TASK GOAL:
Which lines in the material below contain the word "States"? Copy each of them.

--------------------------------------------------

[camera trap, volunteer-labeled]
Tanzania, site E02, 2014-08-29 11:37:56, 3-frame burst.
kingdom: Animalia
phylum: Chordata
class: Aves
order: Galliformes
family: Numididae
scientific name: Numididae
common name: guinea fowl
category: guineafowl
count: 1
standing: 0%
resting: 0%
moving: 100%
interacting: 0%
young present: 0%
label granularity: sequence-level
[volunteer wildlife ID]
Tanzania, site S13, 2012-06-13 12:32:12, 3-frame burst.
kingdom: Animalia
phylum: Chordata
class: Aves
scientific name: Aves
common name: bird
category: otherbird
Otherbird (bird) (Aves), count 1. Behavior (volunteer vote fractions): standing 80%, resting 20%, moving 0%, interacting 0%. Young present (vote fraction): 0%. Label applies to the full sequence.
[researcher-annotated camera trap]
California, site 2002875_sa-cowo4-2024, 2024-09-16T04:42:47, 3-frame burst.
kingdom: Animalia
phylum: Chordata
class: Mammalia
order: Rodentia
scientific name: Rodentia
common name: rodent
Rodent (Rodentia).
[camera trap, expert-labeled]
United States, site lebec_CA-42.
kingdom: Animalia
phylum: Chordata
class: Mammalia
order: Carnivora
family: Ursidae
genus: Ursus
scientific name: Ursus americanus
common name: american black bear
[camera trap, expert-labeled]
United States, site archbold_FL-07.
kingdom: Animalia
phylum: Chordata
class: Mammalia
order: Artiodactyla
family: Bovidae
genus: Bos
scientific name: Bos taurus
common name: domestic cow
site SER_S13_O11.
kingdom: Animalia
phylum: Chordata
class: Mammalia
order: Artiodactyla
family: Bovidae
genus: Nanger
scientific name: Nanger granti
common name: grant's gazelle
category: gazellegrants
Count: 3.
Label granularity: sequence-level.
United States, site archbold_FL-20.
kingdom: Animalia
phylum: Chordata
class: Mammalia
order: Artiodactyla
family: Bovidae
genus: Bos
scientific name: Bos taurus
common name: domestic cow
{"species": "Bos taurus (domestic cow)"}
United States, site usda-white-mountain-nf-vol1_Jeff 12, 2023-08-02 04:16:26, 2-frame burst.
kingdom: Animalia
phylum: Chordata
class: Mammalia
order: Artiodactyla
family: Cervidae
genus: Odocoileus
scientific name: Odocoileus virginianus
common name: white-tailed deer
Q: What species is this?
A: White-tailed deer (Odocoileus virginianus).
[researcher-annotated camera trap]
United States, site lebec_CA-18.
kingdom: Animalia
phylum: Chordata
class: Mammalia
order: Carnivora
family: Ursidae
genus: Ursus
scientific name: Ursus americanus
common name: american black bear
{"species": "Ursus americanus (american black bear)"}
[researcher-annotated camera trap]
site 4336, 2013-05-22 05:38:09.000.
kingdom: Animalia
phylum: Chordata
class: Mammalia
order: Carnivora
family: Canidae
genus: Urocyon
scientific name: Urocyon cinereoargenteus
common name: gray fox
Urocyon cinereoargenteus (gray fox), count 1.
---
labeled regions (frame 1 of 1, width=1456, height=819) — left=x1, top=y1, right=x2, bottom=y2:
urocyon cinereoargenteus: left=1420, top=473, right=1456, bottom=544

--------------------------------------------------

EXERCISE SOLUTION:
United States, site lebec_CA-42.
United States, site archbold_FL-07.
United States, site archbold_FL-20.
United States, site usda-white-mountain-nf-vol1_Jeff 12, 2023-08-02 04:16:26, 2-frame burst.
United States, site lebec_CA-18.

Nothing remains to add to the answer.